What is data documentation
It is good practice to write metadata and instructions about how to understand, interpret and reuse the data in a documentation, which will be provided with or linked to the data. Good documentation helps yourself and others in the future to understand how you collected and organised the data.
There are different ways of providing your data documentation, depending on the context in which your data and documentation are shared and/or stored.
- Documentation in a published journal article or online platform.
If the information needed to understand data is in a journal article or in an online platform, it is possible to refer to it from the data sharing system, but before doing so you should be sure that (a) it provides sufficient detail and (b) that it will be available as open access.
Note that usually ELNs and lab books are not open access, so they could be not suitable as data documentation.
- Documentation in a web submission form of the deposition database or repository.
In some cases, repositories and archives have specific metadata fields in their web submission form, which could require a specific ontology or controlled vocabulary. Find out the fields of the submission form of the repository to which you are planning to submit your data, copy these fields into your data documentation and fill these in as you go through your project.
- Documentation in a separate structured metadata file.
Some disciplines have developed structured metadata schemas for recording supporting information. Find out the fields of the metadata schema, download or copy these fields into your data documentation and fill these in as you go through your project. A structured metadata file can accompany files/data being deposited in a repository.
- Documentation in a ‘README’ file.
Any information that cannot be recorded in a structured way (i.e. as the values of fields in a data or metadata file) can be recorded as free text within a README file. A README file can accompany files/data being deposited in a repository.
What is a README file
A readme file is usually a text file titled README.txt, in .txt open format. Its title indicates that any potential user of your data should consult it before checking your data.
There are many types of README files, such as README file to help you remember how you organized your folders and files on your computer or intranet, and README file describing the files within each folder on your computer/intranet. Depending on how many files you have and for how many years you are going to maintain these files, you can create a README file for your directory or for each folder and subfolder created within your directory to document specific parts of your data.
When to make a README file
It is generally better to start writing up that information into a central document as soon as you start collecting your data, or even during the planning phase. Definitely before you show a project to other people or make it public. You might want to get into the habit of making it the first file you create in a new project.
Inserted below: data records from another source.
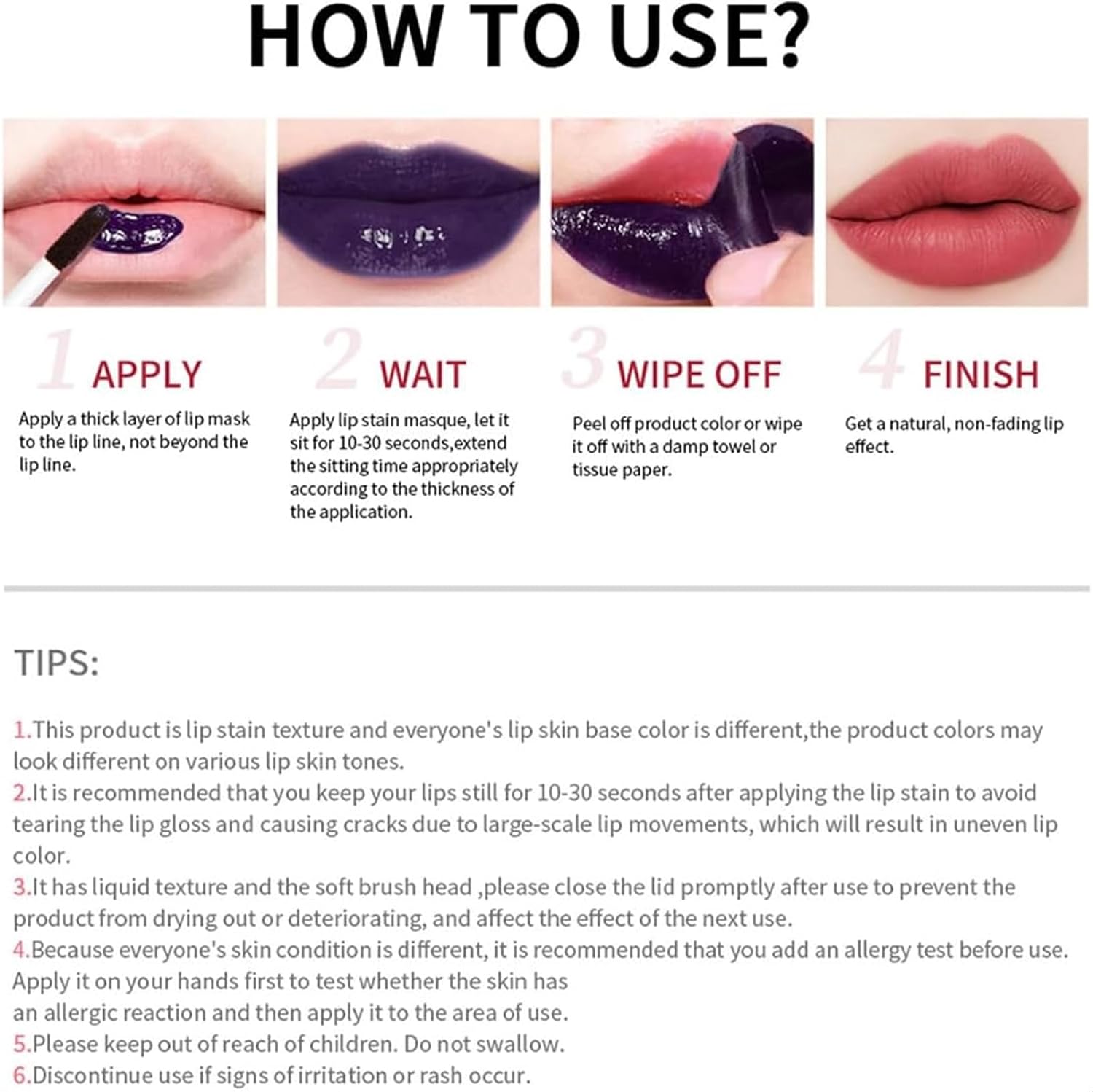 HOW TO USE?

1 APPLY
Apply a thick layer of lip mask to the lip line, not beyond the lip line.

2 WAIT
Apply lip stain masque, let it sit for 10-30 seconds,extend the sitting time appropriately according to the thickness of the application.

3 WIPE OFF
Peel off product color or wipe it off with a damp towel or tissue paper.

4 FINISH
Get a natural, non-fading lip effect.

TIPS:

1.This product is lip stain texture and everyone's lip skin base color is different,the product colors may look different on various lip skin tones.
2.It is recommended that you keep your lips still for 10-30 seconds after applying the lip stain to avoid tearing the lip gloss and causing cracks due to large-scale lip movements, which will result in uneven lip color.
3.It has liquid texture and the soft brush head ,please close the lid promptly after use to prevent the product from drying out or deteriorating, and affect the effect of the next use.
4.Because everyone's skin condition is different, it is recommended that you add an allergy test before use. Apply it on your hands first to test whether the skin has an allergic reaction and then apply it to the area of use.
5.Please keep out of reach of children. Do not swallow.
6.Discontinue use if signs of irritation or rash occur.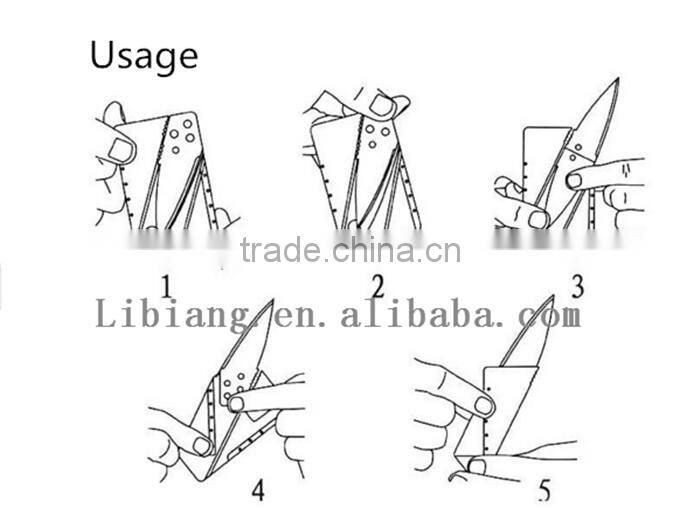 Usage

trade.china.cn

1

2

3

Libiang.en.alibaba.com

4

5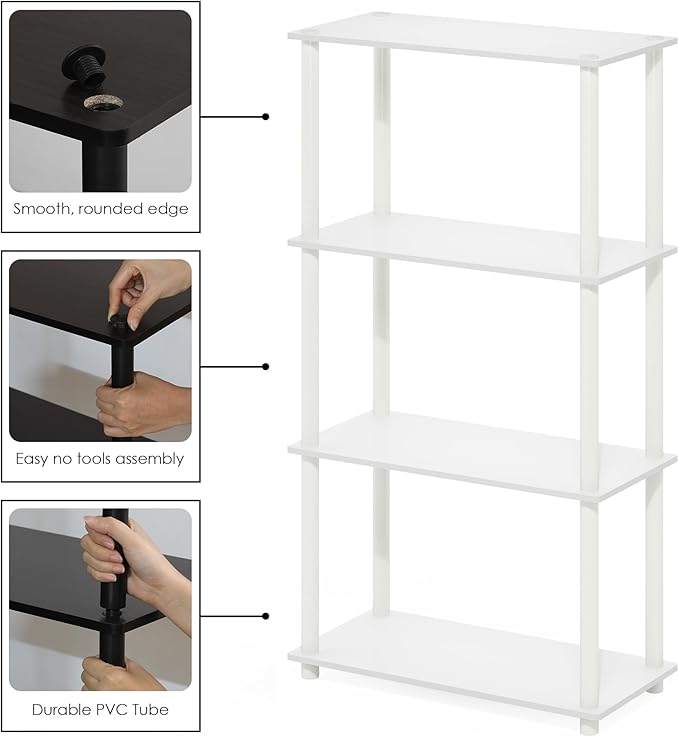 Smooth, rounded edge

Easy no tools assembly

Durable PVC Tube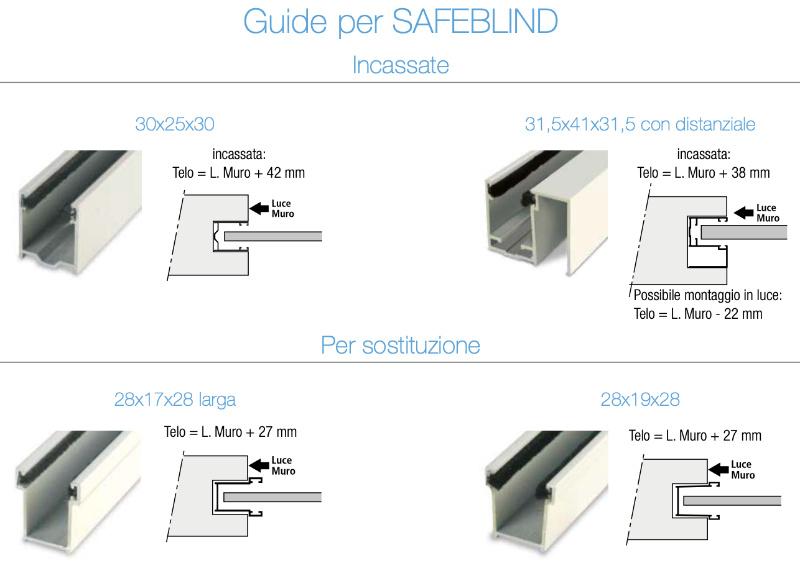 Guide per SAFEBLIND

Incassate

30x25x30

incassata:
Telo = L. Muro + 42 mm

Luce Muro

31,5x41x31,5 con distanziale

incassata:
Telo = L. Muro + 38 mm

Luce Muro

Possibile montaggio in luce:
Telo = L. Muro - 22 mm

Per sostituzione

28x17x28 larga

Telo = L. Muro + 27 mm

Luce Muro

28x19x28

Telo = L. Muro + 27 mm

Luce Muro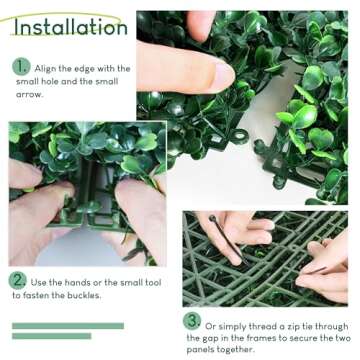 Installation

1. Align the edge with the small hole and the small arrow.

2. Use the hands or the small tool to fasten the buckles.

3. Or simply thread a zip tie through the gap in the frames to secure the two panels together.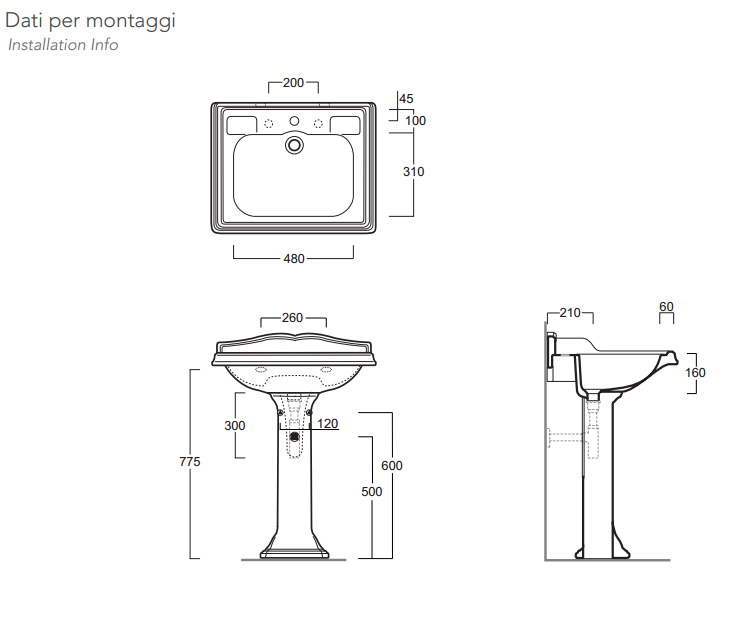 Dati per montaggi
Installation Info

200
45
100
310
480

260
300
120
775
600
500

210
60
160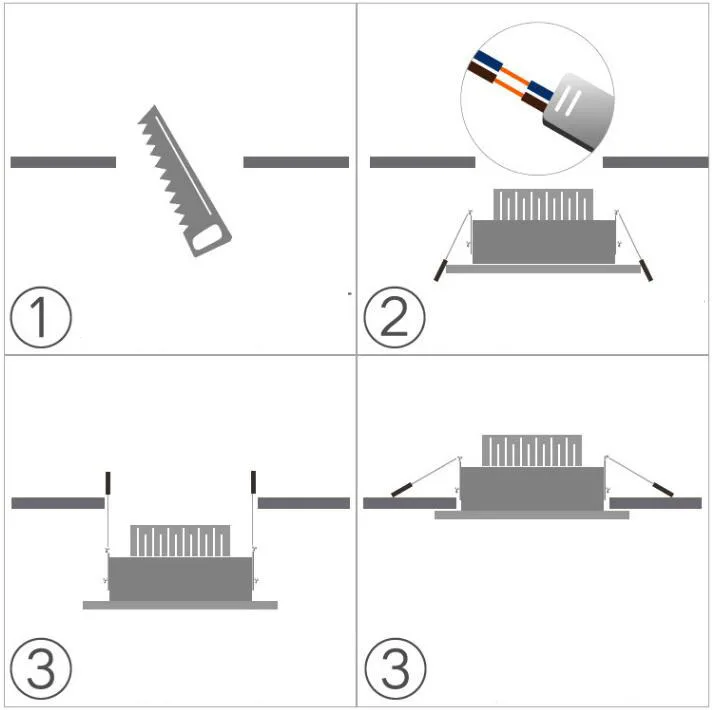 1

2

3

3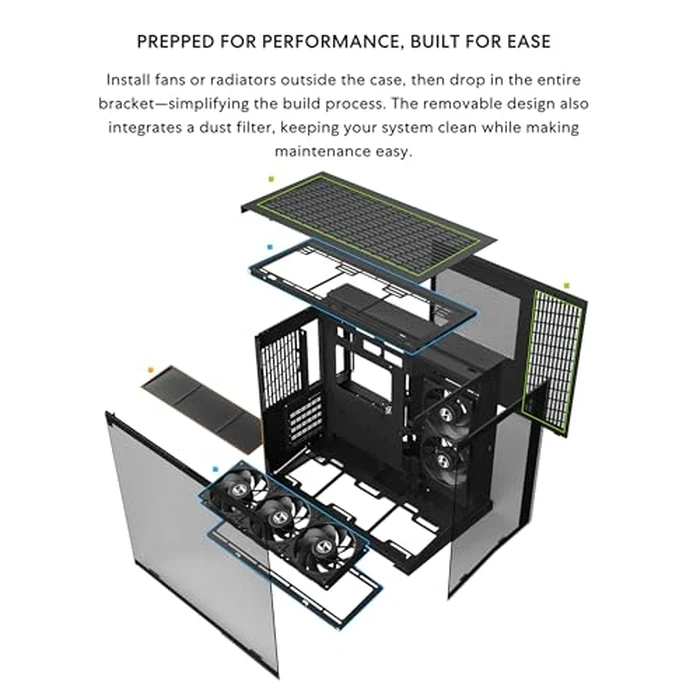 PREPPED FOR PERFORMANCE, BUILT FOR EASE

Install fans or radiators outside the case, then drop in the entire bracket—simplifying the build process. The removable design also integrates a dust filter, keeping your system clean while making maintenance easy.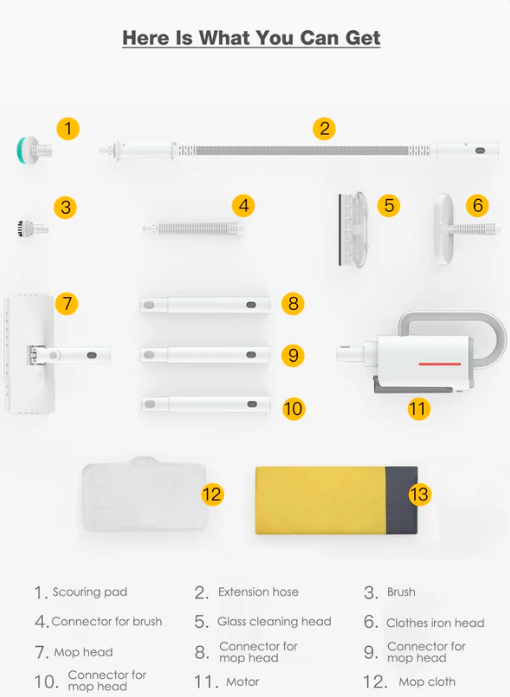 Here Is What You Can Get

1

2

3

4

5

6

7

8

9

10

11

12

13

1. Scouring pad
2. Extension hose
3. Brush
4. Connector for brush
5. Glass cleaning head
6. Clothes iron head
7. Mop head
8. Connector for mop head
9. Connector for mop head
10. Connector for mop head
11. Motor
12. Mop cloth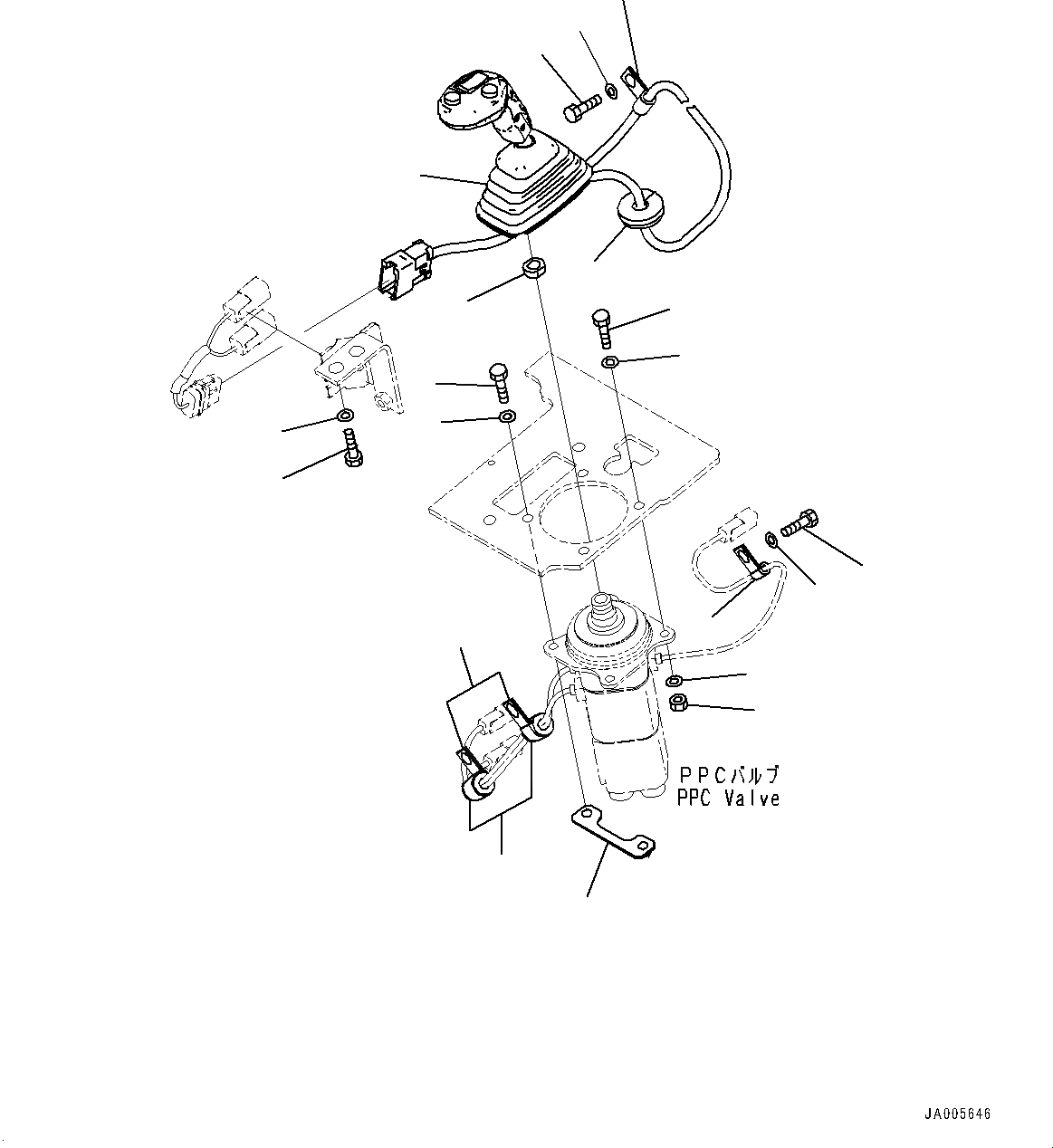 PPCバルブ
PPC Valve

JA005646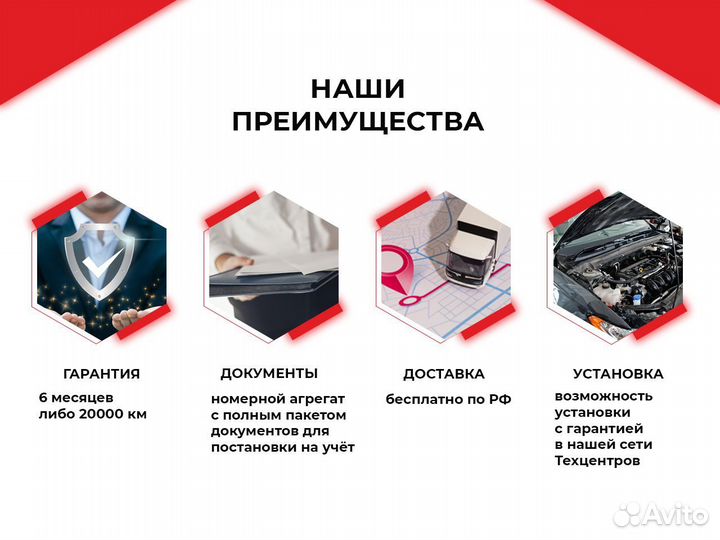 НАШИ ПРЕИМУЩЕСТВА

ГАРАНТИЯ

6 месяцев либо 20000 км

ДОКУМЕНТЫ

номерной агрегат с полным пакетом документов для постановки на учёт

ДОСТАВКА

бесплатно по РФ

УСТАНОВКА

возможность установки с гарантией в нашей сети Техцентров

Avito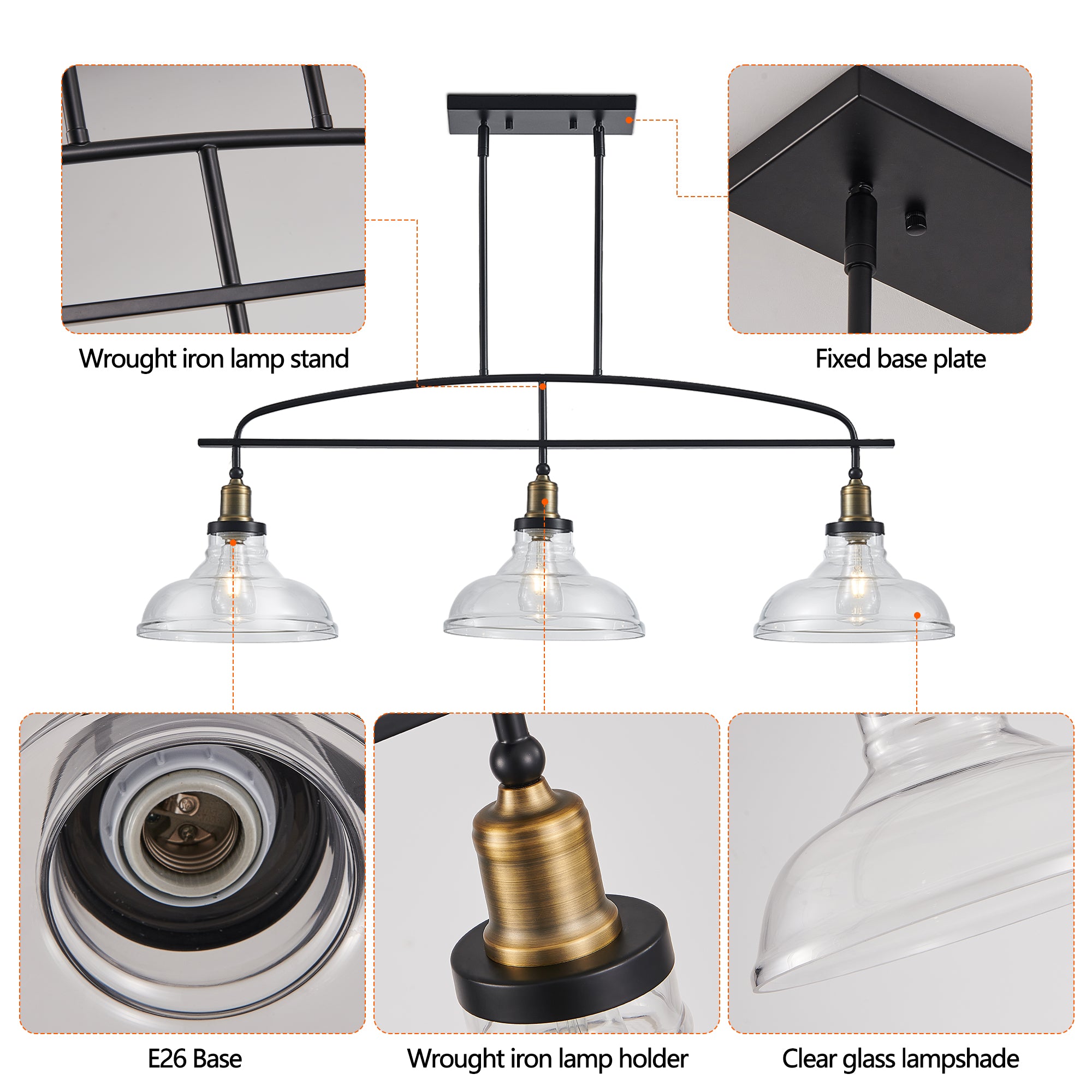 Wrought iron lamp stand

Fixed base plate

E26 Base

Wrought iron lamp holder

Clear glass lampshade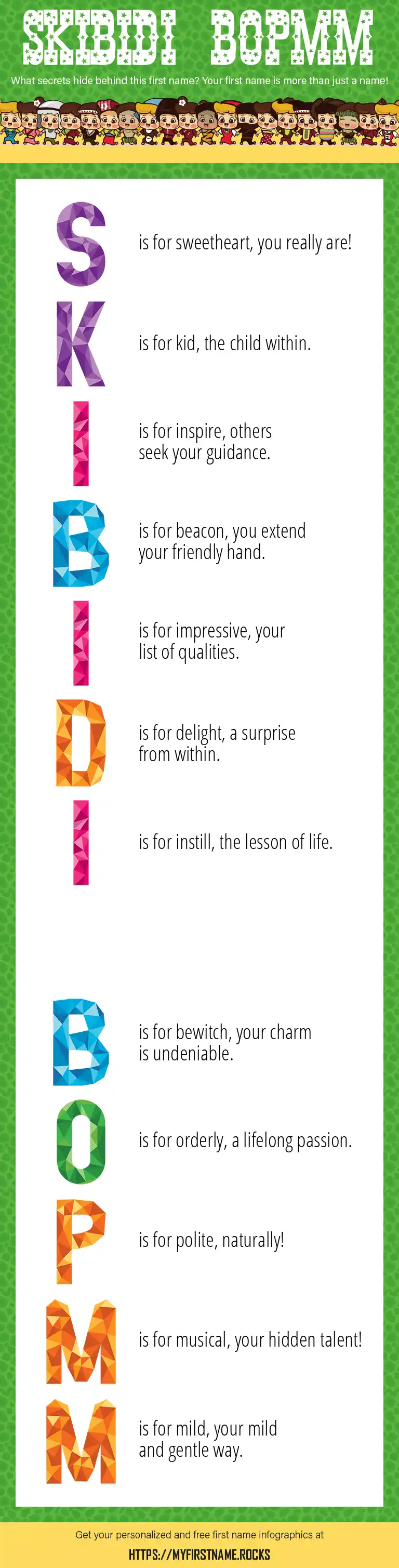 SKIBIDI BOPMM

What secrets hide behind this first name? Your first name is more than just a name!

S is for sweetheart, you really are!

K is for kid, the child within.

I is for inspire, others seek your guidance.

B is for beacon, you extend your friendly hand.

I is for impressive, your list of qualities.

D is for delight, a surprise from within.

I is for instill, the lesson of life.

B is for bewitch, your charm is undeniable.

O is for orderly, a lifelong passion.

P is for polite, naturally!

M is for musical, your hidden talent!

M is for mild, your mild and gentle way.

Get your personalized and free first name infographics at

HTTPS://MYFIRSTNAME.ROCKS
The repository could also ask for a README file. That README file will include a listing of all the files to be submitted to the repository along with pertinent information. Creating a README file at the beginning of each project will save you time later.
What to write in a README file
You should only include elements that are useful and/or necessary to correctly interpret, evaluate and reuse your dataset, without the need to contact you directly about the dataset. The goal is not to make your readme file too lengthy.
The Graduate Institute Geneva compiled the following list of elements you could include in a README file located at the root of your dataset. You may of course place some of them in secondary documentation or in separate files, or even embed them in your data.
- General information
- Dataset title
- Investigators names, roles and contact info (include OrcID if available)
- Grant information
- DOI for the reference version of the dataset
- Your data and the world
- Licences and restrictions placed on (parts of) the dataset
- Links to publications based on the dataset
- Relationship with other datasets
- Other resources used as source for data collection (books, articles, etc.)
- File naming system (with examples)
- Folder structure
- Relationships and dependencies between files
- Other documentation files of interest within dataset (notes, companion files)
- For each major file, short description of contents
- Date of creation of each major file
- Data collection
- Methods used for data collection (including references, documentation, links)
- Collection date (or range)
- Geographic location of collection (if appropriate)
- Experimental & environmental conditions of collection (if appropriate)
- Standards and calibration for data collection (if applicable)
- Uncertainty, precision and accuracy of measurements (if appropriate)
- Known problems & caveats (sampling, blanks, etc.)
- Definition of codes, symbols and abbreviations used in files
- List of variables with full name and definition
- Definition of column headings and row labels for tabular data
- Measurement units and data formats (e.g. YYYYYMMDD)
- Treatment of missing data (code, etc.)
- Example of records for each file type
- Processing, versioning & QA
- Methods used for data processing
- Software used in data collection and processing, including version numbers
- File formats used in the dataset & recommended software
- Quality control procedure applied
- Description of file versioning system if appropriate
- Dataset changelog
Excellent readme file guides and templates can be found here:
- Guide to writing “readme” style metadata, Cornell University.
- Best Practices, Harvard Biomedical Data Management.
- Guidelines for creating a README file, 4TU.